Un projet de loi a été déposé à l’Assemblée législative de la Saskatchewan lundi à cet effet.

Le texte souhaite donner plus de pouvoir à la cour provinciale pour permettre aux victimes de récupérer ces images et les faire disparaître de l'Internet.

La Loi sur la vie privée modifiée en 2018 permettait aux victimes de vengeance pornographique de poursuivre la personne qui a diffusé leurs images intimes.

Rectificatif

Une précédente version de ce texte indiquait que la Loi sur la vie privée a été adoptée en 2018, or un amendement a plutôt été apporté au texte cette année-là. Par ailleurs, le texte stipulait que l’avancée attendue doit permettre aux victimes de vengeance pornographie d’intenter des poursuites contre les personnes qui auraient partagé des photos intimes sans leur consentement. En réalité, cette disposition découle déjà de l’amendement de 2018. Comme l’indique la nouvelle version du texte, les modifications envisagées visent aussi les personnes qui menacent de diffuser des images à caractère sexuel à des fins de vengeance pornographique.

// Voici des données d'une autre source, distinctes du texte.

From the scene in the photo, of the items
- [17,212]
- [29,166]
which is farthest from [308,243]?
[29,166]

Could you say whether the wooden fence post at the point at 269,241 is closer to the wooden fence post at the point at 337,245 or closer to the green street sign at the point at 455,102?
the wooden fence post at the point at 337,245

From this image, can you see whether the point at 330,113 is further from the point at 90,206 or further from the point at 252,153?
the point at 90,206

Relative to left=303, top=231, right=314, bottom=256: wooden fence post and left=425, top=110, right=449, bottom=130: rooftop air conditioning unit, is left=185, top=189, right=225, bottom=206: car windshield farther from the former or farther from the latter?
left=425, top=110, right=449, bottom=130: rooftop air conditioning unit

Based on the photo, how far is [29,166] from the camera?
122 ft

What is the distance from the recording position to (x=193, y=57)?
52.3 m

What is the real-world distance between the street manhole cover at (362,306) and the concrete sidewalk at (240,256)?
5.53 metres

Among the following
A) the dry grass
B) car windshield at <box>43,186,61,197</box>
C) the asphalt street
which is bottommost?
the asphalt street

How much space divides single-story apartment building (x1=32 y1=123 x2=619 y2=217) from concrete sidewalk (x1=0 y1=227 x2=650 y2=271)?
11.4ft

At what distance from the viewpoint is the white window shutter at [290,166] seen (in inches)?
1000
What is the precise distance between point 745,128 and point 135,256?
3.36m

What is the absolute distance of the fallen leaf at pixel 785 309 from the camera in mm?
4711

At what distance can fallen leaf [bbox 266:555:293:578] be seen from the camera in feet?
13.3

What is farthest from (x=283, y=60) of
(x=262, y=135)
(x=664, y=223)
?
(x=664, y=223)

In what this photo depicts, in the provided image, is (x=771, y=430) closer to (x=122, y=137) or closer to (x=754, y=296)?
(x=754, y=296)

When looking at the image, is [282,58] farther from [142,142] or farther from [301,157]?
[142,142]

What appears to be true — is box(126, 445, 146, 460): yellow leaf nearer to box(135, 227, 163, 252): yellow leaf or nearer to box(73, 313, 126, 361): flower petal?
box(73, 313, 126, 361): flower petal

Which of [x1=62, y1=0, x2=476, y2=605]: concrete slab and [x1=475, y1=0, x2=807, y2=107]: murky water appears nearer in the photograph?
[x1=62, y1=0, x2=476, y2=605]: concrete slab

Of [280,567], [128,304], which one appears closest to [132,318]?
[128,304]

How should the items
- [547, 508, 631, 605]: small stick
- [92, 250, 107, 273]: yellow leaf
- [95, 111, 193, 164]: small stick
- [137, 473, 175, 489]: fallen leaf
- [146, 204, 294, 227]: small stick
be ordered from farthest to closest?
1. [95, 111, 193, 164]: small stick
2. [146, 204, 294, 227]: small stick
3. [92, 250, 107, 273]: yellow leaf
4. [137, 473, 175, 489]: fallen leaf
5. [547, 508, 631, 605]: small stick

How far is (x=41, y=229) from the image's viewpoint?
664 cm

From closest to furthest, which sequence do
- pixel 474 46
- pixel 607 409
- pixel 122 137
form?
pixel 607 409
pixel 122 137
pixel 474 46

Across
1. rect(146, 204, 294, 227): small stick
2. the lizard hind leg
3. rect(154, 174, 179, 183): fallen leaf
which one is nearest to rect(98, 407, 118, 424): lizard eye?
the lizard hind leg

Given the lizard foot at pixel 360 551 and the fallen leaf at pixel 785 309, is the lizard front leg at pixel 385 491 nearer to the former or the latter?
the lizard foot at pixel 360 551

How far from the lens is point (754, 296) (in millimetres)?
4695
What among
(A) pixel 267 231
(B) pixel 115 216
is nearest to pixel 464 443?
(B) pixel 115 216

Les changements envisagés s'ajoutent à des textes de loi existants en matière de vie privée.

Dès l’entrée en vigueur des amendements proposés, la cour pourra exiger que les accusés remettent les copies des enregistrements intimes aux victimes, et qu’ils mettent en œuvre tous les efforts nécessaires pour restreindre leur propagation.

Les intermédiaires Internet pourraient également être sommés par la cour de retirer les images en question et toute l’indexation qui les accompagnent.

Pour le ministre de la Justice, Gordon Wyant, le partage d’images intimes relève de l'exploitation et est inacceptable.

« Ces changements élargiraient les recours civils existants pour aider les victimes à reprendre le contrôle de leurs images intimes. »

— Une citation de  Gordon Wyant, ministre de la Justice

La modification de la loi élargirait également la définition d'une image intime en incluant les copies numériques modifiées en plus des copies originales.

Le gouvernement définit une image intime comme une image visuelle, notamment des photos et des vidéos, dans laquelle une personne est nue, partiellement nue ou en train de participer à une activité sexuelle explicite. Cette image est réalisée dans un contexte où l'on peut raisonnablement s'attendre au respect de la vie privée.

Dans une entrevue accordée à Radio-Canada dans le cadre de l'émission Point du jour, mercredi, la directrice générale d'Action ontarienne contre la violence faite aux femmes, Maïra Martin, explique que la divulgation de photos intimes entraîne plusieurs conséquences pour la victime, dont la honte, la perte de réputation, l’abus de confiance, etc.